Submitted to: Meeting Abstract
Publication Type: Abstract Only
Publication Acceptance Date: 1/31/2006
Publication Date: 5/21/2006
Citation: Bayles, D.O. 2006. Nonlinear modeling of real-time reverse transcription pcr data from multiple independent samples for statistically verified determination of relative mrna expression changes. Meeting Abstract. CD-ROM ISBN 1-55581-389-5

Interpretive Summary:

Technical Abstract: Quantitative measurement of gene expression through relative real-time reverse transcription PCR (RT-PCR) has become a leading tool for sensitive determination of changes in mRNA transcript levels for a variety of molecular biology experiments.
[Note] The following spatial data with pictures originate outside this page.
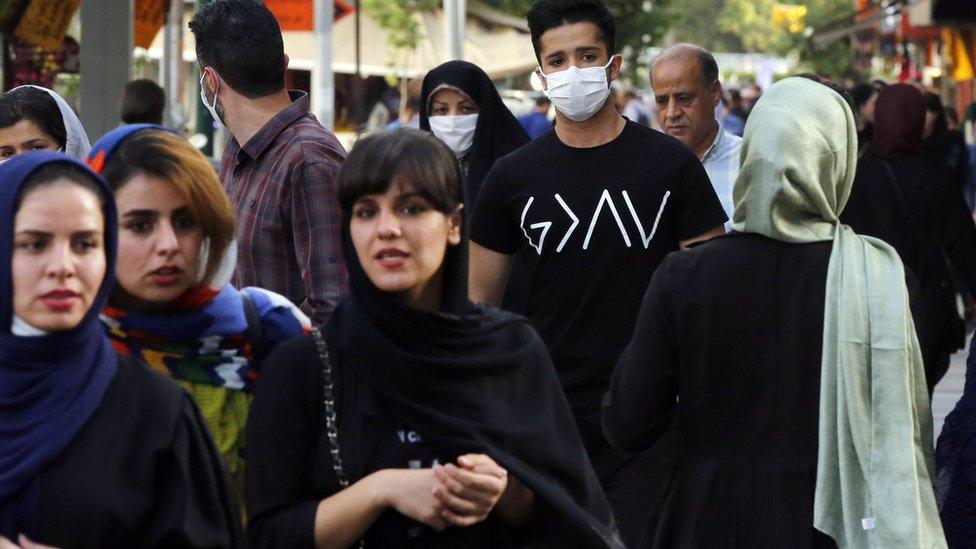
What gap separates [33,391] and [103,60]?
8.40 metres

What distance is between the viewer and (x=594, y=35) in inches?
254

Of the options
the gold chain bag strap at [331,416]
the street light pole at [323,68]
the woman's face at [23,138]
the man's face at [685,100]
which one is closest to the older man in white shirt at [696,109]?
the man's face at [685,100]

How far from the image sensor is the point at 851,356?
4.61 metres

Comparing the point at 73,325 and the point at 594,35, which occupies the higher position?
the point at 594,35

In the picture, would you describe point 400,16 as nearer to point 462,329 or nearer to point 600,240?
point 600,240

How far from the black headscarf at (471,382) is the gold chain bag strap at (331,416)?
24mm

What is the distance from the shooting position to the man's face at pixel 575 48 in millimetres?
6402

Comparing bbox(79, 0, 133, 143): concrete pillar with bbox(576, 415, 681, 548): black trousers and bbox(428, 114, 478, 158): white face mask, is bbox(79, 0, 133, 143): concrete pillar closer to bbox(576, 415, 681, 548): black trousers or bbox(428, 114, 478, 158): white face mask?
bbox(428, 114, 478, 158): white face mask

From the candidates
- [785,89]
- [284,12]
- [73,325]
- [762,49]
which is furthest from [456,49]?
[762,49]

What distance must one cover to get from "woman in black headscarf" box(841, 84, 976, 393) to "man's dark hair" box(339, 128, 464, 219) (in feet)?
18.9

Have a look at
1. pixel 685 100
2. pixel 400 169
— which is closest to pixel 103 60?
pixel 685 100

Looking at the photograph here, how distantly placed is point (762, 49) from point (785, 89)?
14408 cm

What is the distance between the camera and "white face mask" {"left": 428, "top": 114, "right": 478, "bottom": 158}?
24.9 feet

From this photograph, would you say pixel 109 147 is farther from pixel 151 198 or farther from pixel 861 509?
pixel 861 509
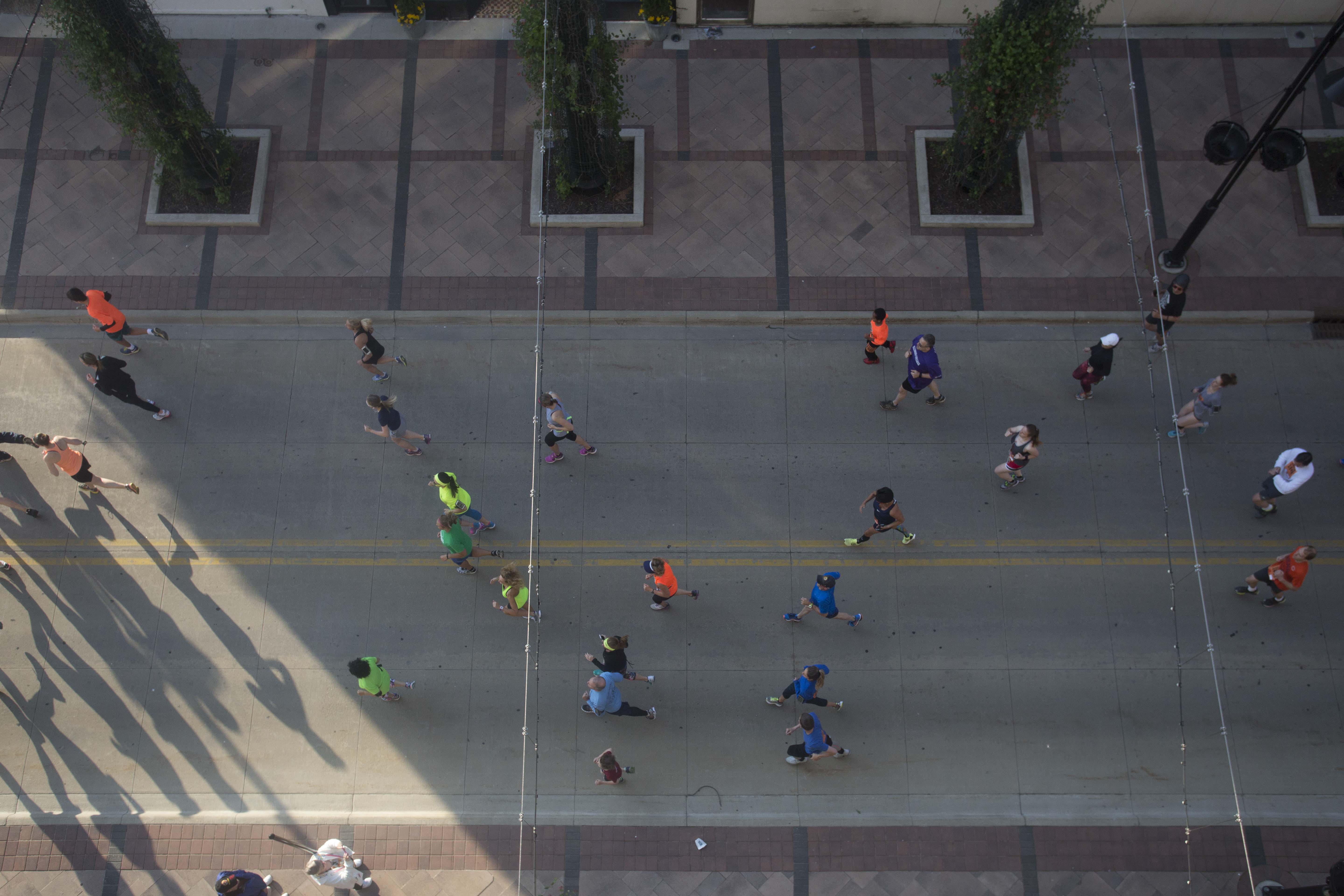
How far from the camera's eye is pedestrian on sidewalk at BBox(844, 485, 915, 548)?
10.9 m

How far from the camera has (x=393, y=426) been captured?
38.7 feet

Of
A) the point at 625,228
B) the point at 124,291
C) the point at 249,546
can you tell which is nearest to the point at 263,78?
the point at 124,291

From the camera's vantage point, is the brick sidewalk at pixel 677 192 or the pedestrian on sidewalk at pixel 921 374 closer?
the pedestrian on sidewalk at pixel 921 374

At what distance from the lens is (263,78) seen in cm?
1498

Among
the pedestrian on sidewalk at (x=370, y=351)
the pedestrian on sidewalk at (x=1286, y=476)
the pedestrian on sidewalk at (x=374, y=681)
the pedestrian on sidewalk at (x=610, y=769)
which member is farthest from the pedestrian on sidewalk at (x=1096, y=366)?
the pedestrian on sidewalk at (x=374, y=681)

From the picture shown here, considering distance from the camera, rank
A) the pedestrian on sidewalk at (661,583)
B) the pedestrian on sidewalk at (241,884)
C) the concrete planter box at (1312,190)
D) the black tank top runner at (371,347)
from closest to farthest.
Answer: the pedestrian on sidewalk at (241,884) → the pedestrian on sidewalk at (661,583) → the black tank top runner at (371,347) → the concrete planter box at (1312,190)

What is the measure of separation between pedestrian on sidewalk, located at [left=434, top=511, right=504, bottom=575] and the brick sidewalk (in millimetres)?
3937

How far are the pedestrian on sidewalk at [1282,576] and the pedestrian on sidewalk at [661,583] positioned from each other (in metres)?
7.43

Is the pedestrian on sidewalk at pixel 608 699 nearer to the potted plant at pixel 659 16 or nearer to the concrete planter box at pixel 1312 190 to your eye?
the potted plant at pixel 659 16

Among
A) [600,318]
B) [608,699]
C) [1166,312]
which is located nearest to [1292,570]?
[1166,312]

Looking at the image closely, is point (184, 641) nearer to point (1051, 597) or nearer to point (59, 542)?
point (59, 542)

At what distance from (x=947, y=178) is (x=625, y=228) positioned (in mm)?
5343

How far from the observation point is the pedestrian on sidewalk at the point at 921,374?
11.6 meters

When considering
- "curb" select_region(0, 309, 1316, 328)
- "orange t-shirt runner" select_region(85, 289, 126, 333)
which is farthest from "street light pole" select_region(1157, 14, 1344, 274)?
"orange t-shirt runner" select_region(85, 289, 126, 333)
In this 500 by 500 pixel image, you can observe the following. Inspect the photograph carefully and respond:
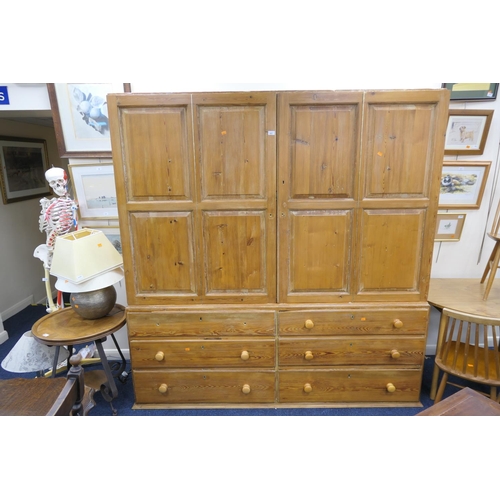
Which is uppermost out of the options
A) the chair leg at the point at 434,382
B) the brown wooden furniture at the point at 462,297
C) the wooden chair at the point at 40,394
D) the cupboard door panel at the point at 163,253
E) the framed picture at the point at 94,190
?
the framed picture at the point at 94,190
The methods currently available for analyzing the RT-PCR fluorescence data potentially bias the analyses due to various assumptions which include: i) that amplification efficiency is equal for both reference and target genes, ii) selection of which data points adequately describe the linear portion of a log-linear transformation of a RT-PCR growth curve, iii) there is little experimental variation, and iv) there are no effects due to arbitrary selection of cycle threshold for the analysis. We have developed an approach that does not require these assumptions by using an appropriate level of experimental replication followed by background subtraction of the raw RT-PCR data and fitting of a reparameterized Gompertz exponential growth model to the logarithmic transformation of the data. The SAS/STAT NLMIXED procedure is used to fit the model to the fluorescence data curves and to provide parameter estimates that allow the user to verify that amplification efficiencies for the specific genes are indistinguishable between treatments. Checking for indistinguishable amplification efficiencies between treatments provides quality control for the real-time PCR step. Our program code provides the estimate of the relative expression ratio for the target gene along with the 95% confidence interval. To verify our analysis method we used six independent mRNA samples, isolated from Listeria monocytogenes grown in broth, to build a model system whereby the mRNA of a target gene (htrA or pgpH) differed either by 2- or 4-fold, but where the reference gene (rpoB) mRNA concentration remained constant. After reverse transcription and RT-PCR using a fluorescent reporter dye, our method quantitatively detected both the 2- and 4-fold changes in relative expression. This analysis approach is generally applicable, RT-PCR platform independent, and independent of the mRNA source.